Stored data:
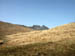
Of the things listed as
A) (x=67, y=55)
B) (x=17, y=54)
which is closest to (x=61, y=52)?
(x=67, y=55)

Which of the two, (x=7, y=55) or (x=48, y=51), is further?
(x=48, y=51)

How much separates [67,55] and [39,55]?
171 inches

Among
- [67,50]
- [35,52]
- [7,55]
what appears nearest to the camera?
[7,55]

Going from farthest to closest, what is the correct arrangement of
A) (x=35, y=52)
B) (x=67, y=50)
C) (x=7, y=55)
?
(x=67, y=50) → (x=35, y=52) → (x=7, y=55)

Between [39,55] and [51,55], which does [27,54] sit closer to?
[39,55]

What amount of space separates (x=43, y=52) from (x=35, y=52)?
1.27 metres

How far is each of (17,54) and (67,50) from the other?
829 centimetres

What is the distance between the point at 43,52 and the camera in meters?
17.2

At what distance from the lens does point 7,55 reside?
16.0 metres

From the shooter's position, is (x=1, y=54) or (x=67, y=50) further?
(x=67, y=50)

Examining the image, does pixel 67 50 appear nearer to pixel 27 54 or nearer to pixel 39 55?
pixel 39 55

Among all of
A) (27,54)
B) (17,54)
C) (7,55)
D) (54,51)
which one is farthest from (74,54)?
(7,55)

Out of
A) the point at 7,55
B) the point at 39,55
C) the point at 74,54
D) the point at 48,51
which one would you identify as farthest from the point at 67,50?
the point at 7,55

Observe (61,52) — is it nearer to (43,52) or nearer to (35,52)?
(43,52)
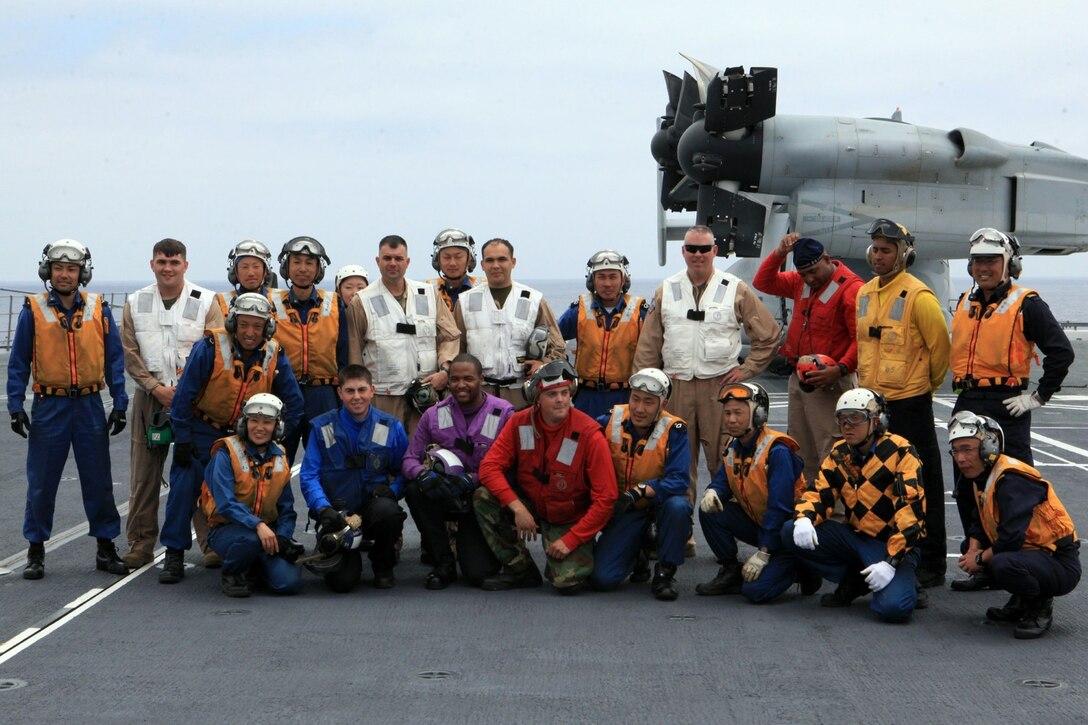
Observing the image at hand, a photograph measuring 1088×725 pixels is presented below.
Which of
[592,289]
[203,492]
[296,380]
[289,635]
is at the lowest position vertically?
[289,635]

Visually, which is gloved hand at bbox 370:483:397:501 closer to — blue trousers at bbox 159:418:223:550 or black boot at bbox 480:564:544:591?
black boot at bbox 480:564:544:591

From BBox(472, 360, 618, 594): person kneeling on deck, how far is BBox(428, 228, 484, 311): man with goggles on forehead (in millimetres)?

→ Stated task:
Copy out the data word for word, starting at the line that contains "Visually, which is" and ending with the last line of the data.

→ Complete answer:
Visually, which is gloved hand at bbox 370:483:397:501 closer to — blue trousers at bbox 159:418:223:550 or black boot at bbox 480:564:544:591?
black boot at bbox 480:564:544:591

From BBox(472, 360, 618, 594): person kneeling on deck, how far is BBox(428, 228, 484, 311): man with goggles on forehead (in millimetres)?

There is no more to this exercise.